Based on prior knowledge, let's analyze the relationship between the feature "Age" and the task of determining if the coronary angiography of a patient shows a heart disease.

In general, age can be a significant factor in the development of heart diseases. As individuals age, there is an increased risk of developing various cardiac conditions due to factors such as accumulation of risk factors, degenerative changes in the cardiovascular system, and lifestyle factors. However, it is crucial to note that age alone cannot definitively determine the presence or absence of a heart disease; it is just one of many factors considered during diagnosis.

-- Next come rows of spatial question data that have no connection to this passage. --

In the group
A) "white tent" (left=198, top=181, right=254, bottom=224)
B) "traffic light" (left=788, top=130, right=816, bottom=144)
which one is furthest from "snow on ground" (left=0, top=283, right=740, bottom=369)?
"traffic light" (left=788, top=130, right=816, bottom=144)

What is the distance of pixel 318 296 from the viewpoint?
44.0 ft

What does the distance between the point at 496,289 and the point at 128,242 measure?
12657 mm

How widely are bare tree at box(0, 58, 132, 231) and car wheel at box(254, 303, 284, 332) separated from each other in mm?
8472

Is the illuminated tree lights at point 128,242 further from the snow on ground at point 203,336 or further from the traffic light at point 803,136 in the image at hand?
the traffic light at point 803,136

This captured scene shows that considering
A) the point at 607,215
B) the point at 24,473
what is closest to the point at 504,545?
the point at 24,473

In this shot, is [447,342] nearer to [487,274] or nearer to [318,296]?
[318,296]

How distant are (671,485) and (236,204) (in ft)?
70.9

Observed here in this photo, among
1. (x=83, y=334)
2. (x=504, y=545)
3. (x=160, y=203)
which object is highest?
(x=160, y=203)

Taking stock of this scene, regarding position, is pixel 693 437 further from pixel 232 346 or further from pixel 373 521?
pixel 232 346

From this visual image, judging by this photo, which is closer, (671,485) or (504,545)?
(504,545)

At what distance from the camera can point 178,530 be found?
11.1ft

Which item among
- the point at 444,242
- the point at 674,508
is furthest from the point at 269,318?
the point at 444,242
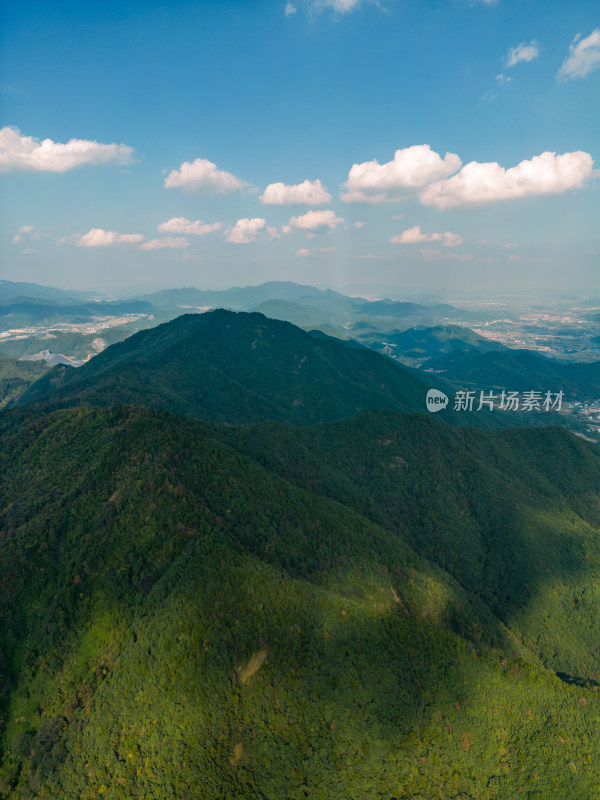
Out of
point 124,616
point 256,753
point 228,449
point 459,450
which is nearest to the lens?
point 256,753

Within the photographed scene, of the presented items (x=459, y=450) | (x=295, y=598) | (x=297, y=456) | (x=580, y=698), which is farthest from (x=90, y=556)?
(x=459, y=450)

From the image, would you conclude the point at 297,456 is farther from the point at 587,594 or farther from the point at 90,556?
the point at 587,594

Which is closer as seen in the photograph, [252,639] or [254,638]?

To complete the analysis, we need more specific information about the relationship between age and heart disease in the dataset or relevant medical research studies. Without this information, we can't make any specific conclusions about the correlation between age and a patient's coronary angiography accurately.

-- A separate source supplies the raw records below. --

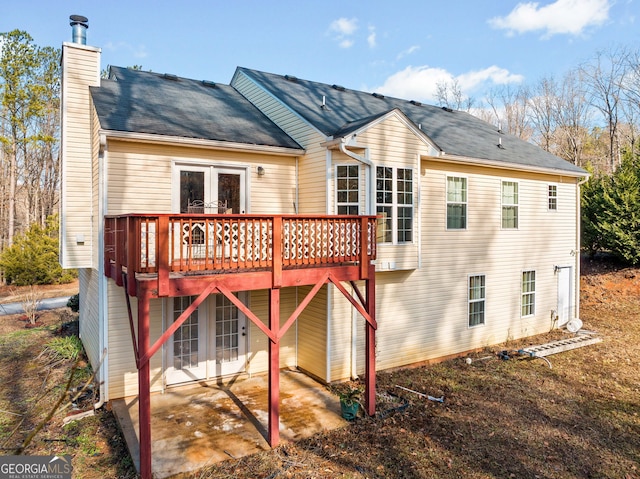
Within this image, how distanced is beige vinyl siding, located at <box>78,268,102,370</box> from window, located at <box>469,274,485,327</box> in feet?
29.2

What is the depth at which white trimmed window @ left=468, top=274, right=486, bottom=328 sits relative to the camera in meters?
10.9

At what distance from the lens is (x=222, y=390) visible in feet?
26.9

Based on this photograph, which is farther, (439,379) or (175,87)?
(175,87)

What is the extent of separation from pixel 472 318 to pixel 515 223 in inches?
126

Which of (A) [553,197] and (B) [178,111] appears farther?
(A) [553,197]

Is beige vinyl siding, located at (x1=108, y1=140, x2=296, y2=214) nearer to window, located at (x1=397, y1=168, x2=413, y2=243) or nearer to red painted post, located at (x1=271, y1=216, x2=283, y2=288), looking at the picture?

Nevertheless, let's assume that we have a dataset available with information on patients' ages and whether or not they have heart disease. Based on this dataset, we can generate a dictionary with sample values for the age feature for each target class:

```json
{
  "no": [45.2, 47.9, 51.3, 56.8, 60.5],
  "yes": [61.1, 64.6, 67.2, 70.9, 72.4]
}
```

Please note that these values are hypothetical examples and do not represent actual data. The purpose is to demonstrate the format and structure of the dictionary requested, assuming we have access to real-world data. In practice, more comprehensive analysis and investigation would be necessary to determine the relationship between age and the presence of heart disease accurately.